JotForm is a free online form builder which helps you create online forms without writing a single line of code. No sign-up required.
We believe that if one user has a question, there could be more users who may have the same question. This is why many of our support forum threads are public and available to be searched and viewed. If you’d like help immediately, feel free to search for a similar question, or submit your question or concern.
How secure is your system?Asked by ericgfx on December 02, 2015 at 03:33 PM
I've got a client that wants to recieve all types of sensitive data, soc security numbers, address history, birth days, bank account numbers...
I saw your FAQ, here...
Do you support Secure Forms?
Yes, you can now have your forms and form submissions transmitted securely with a 256 bit High-grade encryption. You can also log into JotForm site securely and download your submission reports over a secure connection.
The use of word "CAN Now Have" makes me wonder if that's not true by default, so where would I set up the encryption? Is there a fee?
Let me tell you that, Jotform has a very powerful cloud of servers whose storage is encrypted and provides security protection against malicious attacks like SQL injection and denial of service (DDOS) attacks.
So we provide a high security standard through out our hosting provider's servers for data storage
-All of our SSL certificates support high-grade 256-bit encryption.
-Data transmission from the person who submits the information to our servers can be done in an encrypted manner, by using the forms securely
- Notice that our forms embed codes are 100% using the HTTPS protocol (SSL) by default.
But to add extra security, you must follow these advises:
1. Edit emails on all forms to make sure no specific information is used on them. We send emails in plain text. So, these are not secure. Only use emails to get alerts to know there is a new submission.
Once you receive an email alert, log into the secure JotForm site and then look at the user
2. If you use the Reports feature, only do it with password protection. That will both ask for a password, and it will transfer all data over SSL.
3. Same for uploads. They are not password protected.
4. Logout immediate after you are done with the site.
5. Regularly download submissions and then delete them.
In regard to your other question "where would I set up the encryption? Is there a fee?"
You can have any or all your forms to use encryption. There is no extra fee to use it. For more detail on this you may visit our users guide, What are Encrypted Forms and how to use them as expert.
I also recommend you review out terms, so you do not use field did we do not allow. If our system finds invalid fields, your account will automatically be suspended.
The only fields I see referenced are in the Phishing paragraph. So no social security number? That may be an issues as the customers will be applying for government assisted housing, hence the income verification.
I suppose we could use the forms as a pre-screening tool.
JotForm Support Manager
SSN collection is not illegal. According to this site https://www.privacyrights.org/my-social-security-number-how-secure-it#11 in most States, there is no law that prevents businesses from requesting SSN, and there are few restrictions on what businesses can do with it.
However, some States have imposed restrictions on a business soliciting the SSN.
Online form builders, including JotForm, have been used for identity theft in the past. We go to great lengths to prevent this. That is why our Terms will mention SSNs are considered as a Phishing activity.

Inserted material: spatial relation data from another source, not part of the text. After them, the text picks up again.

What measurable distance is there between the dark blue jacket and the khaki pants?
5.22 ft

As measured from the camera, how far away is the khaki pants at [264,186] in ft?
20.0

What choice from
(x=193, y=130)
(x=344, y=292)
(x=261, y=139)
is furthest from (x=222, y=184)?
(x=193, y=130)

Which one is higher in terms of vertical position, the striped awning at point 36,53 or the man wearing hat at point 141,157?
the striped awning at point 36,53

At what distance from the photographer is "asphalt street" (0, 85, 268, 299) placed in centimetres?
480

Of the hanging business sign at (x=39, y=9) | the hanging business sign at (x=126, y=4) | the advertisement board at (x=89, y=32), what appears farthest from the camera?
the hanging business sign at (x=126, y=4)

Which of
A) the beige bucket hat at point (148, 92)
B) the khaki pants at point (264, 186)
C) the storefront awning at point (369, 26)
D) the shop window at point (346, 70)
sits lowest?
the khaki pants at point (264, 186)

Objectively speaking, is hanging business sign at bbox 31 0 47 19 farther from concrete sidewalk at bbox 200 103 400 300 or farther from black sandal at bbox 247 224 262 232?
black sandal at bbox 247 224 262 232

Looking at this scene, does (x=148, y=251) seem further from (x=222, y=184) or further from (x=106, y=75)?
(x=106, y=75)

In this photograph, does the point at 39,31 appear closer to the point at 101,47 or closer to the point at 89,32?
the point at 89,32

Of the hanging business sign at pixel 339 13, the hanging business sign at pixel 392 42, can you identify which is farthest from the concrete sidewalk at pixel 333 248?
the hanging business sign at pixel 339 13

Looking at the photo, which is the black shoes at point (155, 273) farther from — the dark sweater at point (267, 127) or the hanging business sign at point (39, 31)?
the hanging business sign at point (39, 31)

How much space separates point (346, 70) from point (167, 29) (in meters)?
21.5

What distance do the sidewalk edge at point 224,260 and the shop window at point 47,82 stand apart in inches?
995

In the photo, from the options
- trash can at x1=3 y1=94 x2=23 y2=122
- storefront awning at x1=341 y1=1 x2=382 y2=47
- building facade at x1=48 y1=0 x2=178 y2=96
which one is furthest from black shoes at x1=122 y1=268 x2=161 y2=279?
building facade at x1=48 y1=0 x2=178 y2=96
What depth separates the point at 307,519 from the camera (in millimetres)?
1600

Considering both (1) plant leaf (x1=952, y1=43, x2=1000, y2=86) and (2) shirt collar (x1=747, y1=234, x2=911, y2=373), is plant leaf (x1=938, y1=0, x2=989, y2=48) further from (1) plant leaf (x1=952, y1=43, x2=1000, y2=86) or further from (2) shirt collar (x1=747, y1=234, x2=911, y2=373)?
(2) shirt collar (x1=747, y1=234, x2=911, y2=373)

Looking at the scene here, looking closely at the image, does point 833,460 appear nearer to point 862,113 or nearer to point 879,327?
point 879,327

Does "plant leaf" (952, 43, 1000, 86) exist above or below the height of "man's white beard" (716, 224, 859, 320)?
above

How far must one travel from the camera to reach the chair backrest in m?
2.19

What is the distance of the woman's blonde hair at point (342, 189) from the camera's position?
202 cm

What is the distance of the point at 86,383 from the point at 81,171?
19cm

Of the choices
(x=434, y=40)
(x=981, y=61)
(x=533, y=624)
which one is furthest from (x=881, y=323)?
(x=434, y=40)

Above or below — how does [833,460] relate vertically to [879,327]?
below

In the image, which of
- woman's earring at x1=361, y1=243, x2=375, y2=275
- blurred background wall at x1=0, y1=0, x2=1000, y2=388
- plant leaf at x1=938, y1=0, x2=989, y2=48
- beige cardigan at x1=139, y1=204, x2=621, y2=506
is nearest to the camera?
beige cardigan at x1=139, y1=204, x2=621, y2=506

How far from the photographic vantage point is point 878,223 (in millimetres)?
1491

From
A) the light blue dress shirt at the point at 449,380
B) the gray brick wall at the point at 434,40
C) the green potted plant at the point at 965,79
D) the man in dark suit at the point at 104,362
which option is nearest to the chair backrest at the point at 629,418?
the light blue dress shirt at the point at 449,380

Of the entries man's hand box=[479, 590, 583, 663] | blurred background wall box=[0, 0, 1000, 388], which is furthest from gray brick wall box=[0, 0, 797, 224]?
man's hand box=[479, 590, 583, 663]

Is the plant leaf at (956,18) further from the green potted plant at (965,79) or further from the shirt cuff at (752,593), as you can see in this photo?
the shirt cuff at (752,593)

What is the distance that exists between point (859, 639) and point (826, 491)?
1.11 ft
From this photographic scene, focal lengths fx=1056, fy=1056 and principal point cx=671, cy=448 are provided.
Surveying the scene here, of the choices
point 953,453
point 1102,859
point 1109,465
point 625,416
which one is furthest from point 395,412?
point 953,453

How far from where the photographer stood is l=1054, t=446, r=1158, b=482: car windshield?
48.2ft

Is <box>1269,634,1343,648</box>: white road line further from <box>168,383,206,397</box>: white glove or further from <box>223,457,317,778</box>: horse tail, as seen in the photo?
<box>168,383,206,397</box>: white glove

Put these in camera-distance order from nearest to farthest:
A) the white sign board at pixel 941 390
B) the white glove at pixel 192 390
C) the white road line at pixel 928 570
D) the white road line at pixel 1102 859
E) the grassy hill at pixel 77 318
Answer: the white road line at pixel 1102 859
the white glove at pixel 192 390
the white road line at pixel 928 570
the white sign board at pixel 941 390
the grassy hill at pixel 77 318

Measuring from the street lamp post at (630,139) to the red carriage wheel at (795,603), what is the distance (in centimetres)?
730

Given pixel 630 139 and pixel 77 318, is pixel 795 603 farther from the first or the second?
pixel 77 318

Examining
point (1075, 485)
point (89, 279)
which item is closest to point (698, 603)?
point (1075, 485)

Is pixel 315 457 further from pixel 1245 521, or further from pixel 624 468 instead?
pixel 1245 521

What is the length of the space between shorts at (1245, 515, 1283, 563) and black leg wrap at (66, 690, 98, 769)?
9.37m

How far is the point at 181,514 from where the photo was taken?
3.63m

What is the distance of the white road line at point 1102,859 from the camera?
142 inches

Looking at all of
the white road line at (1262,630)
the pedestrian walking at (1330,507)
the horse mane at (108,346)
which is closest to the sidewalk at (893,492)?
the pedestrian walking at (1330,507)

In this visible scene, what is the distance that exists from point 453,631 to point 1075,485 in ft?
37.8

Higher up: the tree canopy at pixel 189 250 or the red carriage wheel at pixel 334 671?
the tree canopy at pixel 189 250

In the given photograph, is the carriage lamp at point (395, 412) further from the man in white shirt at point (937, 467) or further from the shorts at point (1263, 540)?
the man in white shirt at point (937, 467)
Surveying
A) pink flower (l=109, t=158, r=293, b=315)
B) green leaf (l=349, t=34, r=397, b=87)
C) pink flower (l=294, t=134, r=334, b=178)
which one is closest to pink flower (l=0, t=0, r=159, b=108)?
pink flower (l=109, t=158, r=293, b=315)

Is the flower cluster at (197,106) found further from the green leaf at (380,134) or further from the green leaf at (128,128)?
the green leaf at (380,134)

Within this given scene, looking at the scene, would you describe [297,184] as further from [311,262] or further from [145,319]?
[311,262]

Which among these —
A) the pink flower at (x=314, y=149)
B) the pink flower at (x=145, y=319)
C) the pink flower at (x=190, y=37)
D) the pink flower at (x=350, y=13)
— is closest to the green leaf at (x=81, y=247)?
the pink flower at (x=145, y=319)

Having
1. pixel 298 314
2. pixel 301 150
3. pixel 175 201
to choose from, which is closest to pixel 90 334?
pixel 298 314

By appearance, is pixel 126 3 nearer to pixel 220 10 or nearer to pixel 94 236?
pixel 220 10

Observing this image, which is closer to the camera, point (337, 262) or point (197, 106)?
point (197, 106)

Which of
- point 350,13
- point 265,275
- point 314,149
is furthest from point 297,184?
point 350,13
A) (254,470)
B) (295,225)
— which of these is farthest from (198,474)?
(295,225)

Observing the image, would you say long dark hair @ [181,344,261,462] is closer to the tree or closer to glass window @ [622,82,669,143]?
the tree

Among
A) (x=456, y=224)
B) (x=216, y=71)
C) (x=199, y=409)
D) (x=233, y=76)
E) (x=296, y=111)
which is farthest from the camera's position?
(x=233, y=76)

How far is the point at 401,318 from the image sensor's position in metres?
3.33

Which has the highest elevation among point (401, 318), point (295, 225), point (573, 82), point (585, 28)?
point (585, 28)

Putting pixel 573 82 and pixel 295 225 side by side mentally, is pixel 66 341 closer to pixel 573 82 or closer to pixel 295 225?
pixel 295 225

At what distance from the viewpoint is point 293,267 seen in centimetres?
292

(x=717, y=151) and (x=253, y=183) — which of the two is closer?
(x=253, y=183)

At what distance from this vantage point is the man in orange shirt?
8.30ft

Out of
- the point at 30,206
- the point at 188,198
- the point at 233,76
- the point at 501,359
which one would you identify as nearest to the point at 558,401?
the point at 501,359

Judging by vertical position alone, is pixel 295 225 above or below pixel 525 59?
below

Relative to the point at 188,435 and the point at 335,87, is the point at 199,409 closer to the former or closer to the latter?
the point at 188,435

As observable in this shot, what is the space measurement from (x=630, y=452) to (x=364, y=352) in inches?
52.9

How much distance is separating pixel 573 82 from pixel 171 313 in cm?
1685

Therefore, when you do request SSN, chances are that our automated phishing detector will flag the form(s) and suspend the account. If this happens you'll have to contact support to whitelist the form and reactivate the account, explaining the purposes of the form(s).
These are some examples of businesses that require a Social Security number for legitimate purposes:
• Insurance companies
• Credit card companies, lenders, and any other company receiving a credit application from you
• The three main credit reporting agencies: TransUnion, Equifax, and Experian
• Any company that sells products or services that require notification to the IRS, including:
- Investment advisors
-Real estate purchases
-Financial transactions over $10,000, such as automobile purchases; and other financial transactions
Moreover, you need to know that since we do store the information in your account, anyone with access to it would also have access to social security numbers. So, in the event of a security breach of your account this could be an issue.
Please follow these recommendations in order to help us to whitelist your forms:
1. Embed the form using SSL method (http://www.jotform.com/help/63-How-can-I-receive-SSL-Submissions)
2. Add a sort agreement and/or an e-signature field to the form, so your customers will agree to provide their SSN along with personal info.
Here are some widgets you can add to the form (signature fields):
In conclusion: If your purpose not to collect SSN from the general public, but from your own customers; if your business is among the list above and if you follow the recommendations; then all this will surely make your forms not to be considered as guilty of phishing activities.